* Begin *

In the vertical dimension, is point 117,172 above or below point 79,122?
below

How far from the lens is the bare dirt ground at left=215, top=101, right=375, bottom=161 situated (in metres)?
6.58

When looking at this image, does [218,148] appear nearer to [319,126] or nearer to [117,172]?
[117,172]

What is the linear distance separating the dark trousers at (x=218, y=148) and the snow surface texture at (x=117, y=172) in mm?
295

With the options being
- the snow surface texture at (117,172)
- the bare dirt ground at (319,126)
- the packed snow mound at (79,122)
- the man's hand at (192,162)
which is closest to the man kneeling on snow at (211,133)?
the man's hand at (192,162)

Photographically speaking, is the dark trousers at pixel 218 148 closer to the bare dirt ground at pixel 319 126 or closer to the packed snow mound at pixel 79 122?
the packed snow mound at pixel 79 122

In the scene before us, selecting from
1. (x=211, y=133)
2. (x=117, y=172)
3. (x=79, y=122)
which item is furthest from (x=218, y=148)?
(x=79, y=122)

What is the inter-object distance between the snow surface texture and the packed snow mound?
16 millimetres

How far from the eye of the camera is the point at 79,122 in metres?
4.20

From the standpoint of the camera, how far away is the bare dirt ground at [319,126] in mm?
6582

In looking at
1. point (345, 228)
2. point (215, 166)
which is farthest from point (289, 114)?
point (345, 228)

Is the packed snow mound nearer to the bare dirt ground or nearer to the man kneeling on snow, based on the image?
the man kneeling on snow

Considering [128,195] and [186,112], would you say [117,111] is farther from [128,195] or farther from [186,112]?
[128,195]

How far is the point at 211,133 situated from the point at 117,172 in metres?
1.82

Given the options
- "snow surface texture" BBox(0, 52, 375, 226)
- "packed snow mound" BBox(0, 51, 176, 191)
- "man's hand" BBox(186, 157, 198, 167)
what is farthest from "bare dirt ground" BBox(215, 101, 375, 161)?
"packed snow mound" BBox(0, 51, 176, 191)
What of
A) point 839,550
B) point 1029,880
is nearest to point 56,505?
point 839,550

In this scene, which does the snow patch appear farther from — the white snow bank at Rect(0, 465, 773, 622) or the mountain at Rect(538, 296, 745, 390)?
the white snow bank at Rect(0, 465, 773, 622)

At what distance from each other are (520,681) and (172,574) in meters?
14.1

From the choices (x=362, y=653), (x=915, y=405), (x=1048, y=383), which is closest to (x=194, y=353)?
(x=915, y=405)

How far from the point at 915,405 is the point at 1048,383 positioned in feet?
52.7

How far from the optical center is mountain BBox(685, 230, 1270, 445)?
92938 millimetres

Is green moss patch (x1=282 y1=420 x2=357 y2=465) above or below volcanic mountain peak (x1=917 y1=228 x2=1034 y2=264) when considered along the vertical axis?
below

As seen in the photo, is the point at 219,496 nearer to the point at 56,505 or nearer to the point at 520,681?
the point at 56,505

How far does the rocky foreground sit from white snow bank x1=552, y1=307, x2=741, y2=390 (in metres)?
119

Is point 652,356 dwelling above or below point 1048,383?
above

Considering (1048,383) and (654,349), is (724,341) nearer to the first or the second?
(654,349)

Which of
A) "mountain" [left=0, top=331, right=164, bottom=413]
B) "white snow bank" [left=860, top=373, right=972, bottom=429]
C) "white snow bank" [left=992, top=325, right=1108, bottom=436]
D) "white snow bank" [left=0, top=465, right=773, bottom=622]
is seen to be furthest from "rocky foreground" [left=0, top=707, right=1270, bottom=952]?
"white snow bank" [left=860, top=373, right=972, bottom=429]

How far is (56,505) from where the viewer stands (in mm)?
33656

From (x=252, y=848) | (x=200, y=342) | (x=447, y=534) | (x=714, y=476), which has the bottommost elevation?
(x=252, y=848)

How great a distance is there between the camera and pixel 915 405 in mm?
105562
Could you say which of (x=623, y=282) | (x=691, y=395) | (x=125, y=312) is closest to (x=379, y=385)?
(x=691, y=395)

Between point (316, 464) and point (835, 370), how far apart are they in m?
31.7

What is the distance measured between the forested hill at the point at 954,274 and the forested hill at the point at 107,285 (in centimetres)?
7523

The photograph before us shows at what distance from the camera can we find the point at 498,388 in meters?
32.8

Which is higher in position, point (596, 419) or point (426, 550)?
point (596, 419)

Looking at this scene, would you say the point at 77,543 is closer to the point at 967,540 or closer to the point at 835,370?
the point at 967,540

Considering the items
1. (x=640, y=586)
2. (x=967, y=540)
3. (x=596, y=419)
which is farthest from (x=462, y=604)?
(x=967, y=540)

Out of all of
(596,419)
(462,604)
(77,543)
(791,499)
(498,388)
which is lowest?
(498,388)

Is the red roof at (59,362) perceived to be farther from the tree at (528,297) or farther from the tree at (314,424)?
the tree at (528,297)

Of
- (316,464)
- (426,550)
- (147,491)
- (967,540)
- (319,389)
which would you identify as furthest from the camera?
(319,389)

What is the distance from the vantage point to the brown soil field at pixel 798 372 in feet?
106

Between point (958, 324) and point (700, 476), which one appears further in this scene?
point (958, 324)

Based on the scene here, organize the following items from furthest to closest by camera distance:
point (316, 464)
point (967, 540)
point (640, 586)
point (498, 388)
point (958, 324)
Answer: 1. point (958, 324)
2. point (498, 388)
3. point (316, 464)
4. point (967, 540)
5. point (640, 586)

* End *

Brief.
Retype the entries exactly, including every line.

Written answer.
In the vertical dimension, is point 117,172 above or below point 79,122?
below

How far from the lens is the bare dirt ground at left=215, top=101, right=375, bottom=161 situated (in metres)?
6.58

When looking at this image, does [218,148] appear nearer to [319,126] or nearer to [117,172]?
[117,172]

What is the linear distance separating the dark trousers at (x=218, y=148) and the snow surface texture at (x=117, y=172) in mm?
295

With the options being
- the snow surface texture at (117,172)
- the bare dirt ground at (319,126)
- the packed snow mound at (79,122)
- the man's hand at (192,162)
which is closest to the man kneeling on snow at (211,133)?
the man's hand at (192,162)

Photographically speaking, is the dark trousers at pixel 218 148 closer to the bare dirt ground at pixel 319 126 or closer to the packed snow mound at pixel 79 122?
the packed snow mound at pixel 79 122

In the scene before us, selecting from
1. (x=211, y=133)
2. (x=117, y=172)
3. (x=79, y=122)
which item is furthest from (x=218, y=148)?
(x=79, y=122)

What is the inter-object distance between the snow surface texture and the packed snow mound?
16 millimetres

How far from the eye of the camera is the point at 79,122 in metres?
4.20

From the standpoint of the camera, how far away is the bare dirt ground at [319,126] in mm?
6582

In looking at
1. point (345, 228)
2. point (215, 166)
which is farthest from point (289, 114)?
point (345, 228)

Is the packed snow mound nearer to the bare dirt ground or nearer to the man kneeling on snow, based on the image?
the man kneeling on snow

Considering [128,195] and [186,112], would you say [117,111] is farther from [128,195] or farther from [186,112]?
[128,195]

How far is the point at 211,133 situated from the point at 117,172 in metres?
1.82

Given the options
- "snow surface texture" BBox(0, 52, 375, 226)
- "packed snow mound" BBox(0, 51, 176, 191)
- "man's hand" BBox(186, 157, 198, 167)
what is farthest from "bare dirt ground" BBox(215, 101, 375, 161)?
"packed snow mound" BBox(0, 51, 176, 191)
What of
A) point 839,550
B) point 1029,880
is nearest to point 56,505?
point 839,550

In this scene, which does the snow patch appear farther from — the white snow bank at Rect(0, 465, 773, 622) or the mountain at Rect(538, 296, 745, 390)?
the white snow bank at Rect(0, 465, 773, 622)

At what distance from each other are (520,681) and (172,574) in meters?
14.1

From the choices (x=362, y=653), (x=915, y=405), (x=1048, y=383), which is closest to (x=194, y=353)?
(x=915, y=405)

How far from the point at 915,405 is the point at 1048,383 positioned in feet?
52.7

How far from the optical center is mountain BBox(685, 230, 1270, 445)?
92938 millimetres

Is green moss patch (x1=282 y1=420 x2=357 y2=465) above or below volcanic mountain peak (x1=917 y1=228 x2=1034 y2=264) when considered along the vertical axis?
below

As seen in the photo, is the point at 219,496 nearer to the point at 56,505 or nearer to the point at 520,681?
the point at 56,505

How far does the rocky foreground sit from white snow bank x1=552, y1=307, x2=741, y2=390 (in metres)?
119

Is point 652,356 dwelling above or below point 1048,383?
above

Considering (1048,383) and (654,349), is (724,341) nearer to the first or the second?
(654,349)

Which of
A) "mountain" [left=0, top=331, right=164, bottom=413]
B) "white snow bank" [left=860, top=373, right=972, bottom=429]
C) "white snow bank" [left=992, top=325, right=1108, bottom=436]
D) "white snow bank" [left=0, top=465, right=773, bottom=622]
is seen to be furthest from "rocky foreground" [left=0, top=707, right=1270, bottom=952]?
"white snow bank" [left=860, top=373, right=972, bottom=429]

How far is (56,505) from where the viewer stands (in mm)?
33656

From (x=252, y=848) | (x=200, y=342) | (x=447, y=534) | (x=714, y=476), which has the bottommost elevation?
(x=252, y=848)

How great a distance is there between the camera and pixel 915 405 in mm?
105562
Could you say which of (x=623, y=282) | (x=691, y=395) | (x=125, y=312) is closest to (x=379, y=385)?
(x=691, y=395)

Between point (316, 464) and point (835, 370), how far apart are they in m?
31.7

What is the distance measured between the forested hill at the point at 954,274 and the forested hill at the point at 107,285 (in centimetres)?
7523

The photograph before us shows at what distance from the camera can we find the point at 498,388 in meters?
32.8

Which is higher in position, point (596, 419) or point (426, 550)?
point (596, 419)

Looking at this scene, would you say the point at 77,543 is closer to the point at 967,540 or closer to the point at 835,370?
the point at 967,540

Considering the items
1. (x=640, y=586)
2. (x=967, y=540)
3. (x=596, y=419)
which is farthest from (x=462, y=604)?
(x=967, y=540)

Out of all of
(596,419)
(462,604)
(77,543)
(791,499)
(498,388)
which is lowest?
(498,388)

Is the red roof at (59,362) perceived to be farther from the tree at (528,297) or farther from the tree at (314,424)?
the tree at (528,297)

Of
- (316,464)
- (426,550)
- (147,491)
- (967,540)
- (319,389)
which would you identify as furthest from the camera?
(319,389)

What is the distance from the vantage point to the brown soil field at pixel 798 372 in feet?
106

Between point (958, 324) and point (700, 476), which one appears further in this scene?
point (958, 324)

Based on the scene here, organize the following items from furthest to closest by camera distance:
point (316, 464)
point (967, 540)
point (640, 586)
point (498, 388)
point (958, 324)
Answer: 1. point (958, 324)
2. point (498, 388)
3. point (316, 464)
4. point (967, 540)
5. point (640, 586)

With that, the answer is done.